The goal of enhanced technology use isn’t to eliminate doctors. It’s to give them the time they desperately need in their daily practice, without further increasing already unaffordable medical costs. And rather than eroding the physician-patient bond, the AI-empowered patient will strengthen it, since clinicians will have the time to dive deeper into complex issues when people come to the office.

A More Empowered Patient Is Key To Reducing Burnout

AI startups are working hard to create tools that assist physicians with all sorts of tasks: EHR data entry, organizing office duties and submitting prior authorization requests to insurance companies.

These function will help clinicians in the short run.

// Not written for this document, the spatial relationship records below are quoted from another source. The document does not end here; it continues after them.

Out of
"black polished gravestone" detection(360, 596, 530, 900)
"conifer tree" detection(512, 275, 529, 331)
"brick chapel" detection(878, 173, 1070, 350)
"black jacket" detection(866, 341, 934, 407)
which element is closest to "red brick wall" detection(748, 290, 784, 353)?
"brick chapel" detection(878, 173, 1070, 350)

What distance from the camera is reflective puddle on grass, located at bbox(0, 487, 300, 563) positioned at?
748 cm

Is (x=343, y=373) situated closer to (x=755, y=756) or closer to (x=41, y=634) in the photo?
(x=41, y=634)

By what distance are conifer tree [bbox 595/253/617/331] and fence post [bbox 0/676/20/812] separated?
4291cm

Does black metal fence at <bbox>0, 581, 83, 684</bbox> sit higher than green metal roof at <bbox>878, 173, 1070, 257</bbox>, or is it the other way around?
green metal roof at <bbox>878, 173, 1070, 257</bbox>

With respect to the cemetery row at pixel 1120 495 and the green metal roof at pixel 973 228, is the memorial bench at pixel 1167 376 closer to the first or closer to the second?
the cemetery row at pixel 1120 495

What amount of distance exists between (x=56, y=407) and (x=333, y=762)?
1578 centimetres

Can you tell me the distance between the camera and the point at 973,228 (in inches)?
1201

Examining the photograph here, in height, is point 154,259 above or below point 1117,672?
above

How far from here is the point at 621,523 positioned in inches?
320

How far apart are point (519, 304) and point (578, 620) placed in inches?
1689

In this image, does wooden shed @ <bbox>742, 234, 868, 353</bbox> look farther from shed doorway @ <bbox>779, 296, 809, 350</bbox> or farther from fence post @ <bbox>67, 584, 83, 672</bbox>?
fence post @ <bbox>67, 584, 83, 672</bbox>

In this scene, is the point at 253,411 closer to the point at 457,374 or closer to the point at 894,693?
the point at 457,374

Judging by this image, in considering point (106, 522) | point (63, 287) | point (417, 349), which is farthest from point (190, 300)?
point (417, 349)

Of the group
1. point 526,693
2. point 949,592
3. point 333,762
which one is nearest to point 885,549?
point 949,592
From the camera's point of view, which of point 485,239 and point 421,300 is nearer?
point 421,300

But any tool that fails to solve the imbalance between supply (of clinician time) and demand (for medical services), will be nothing more than a temporary fix.

Our nation is caught in a vicious cycle of rising healthcare demand, leading to more patient visits per day per doctor, producing higher rates of burnout, poorer clinical outcomes and ever-higher demand. By empowering patients with GenAI, we can start a virtuous cycle in which technology reduces the strain on doctors, allowing them to spend more time with patients who need it most. This will lead to better health outcomes, less burnout for clinicians and further decreases in overall healthcare demand.

Physicians and medical societies have the opportunity to take the lead. They’ll have to educate the public on how to use this technology effectively, assist in connecting it to existing data sources and ensure that the recommendations it makes are reliable and safe. The time to start this process is now.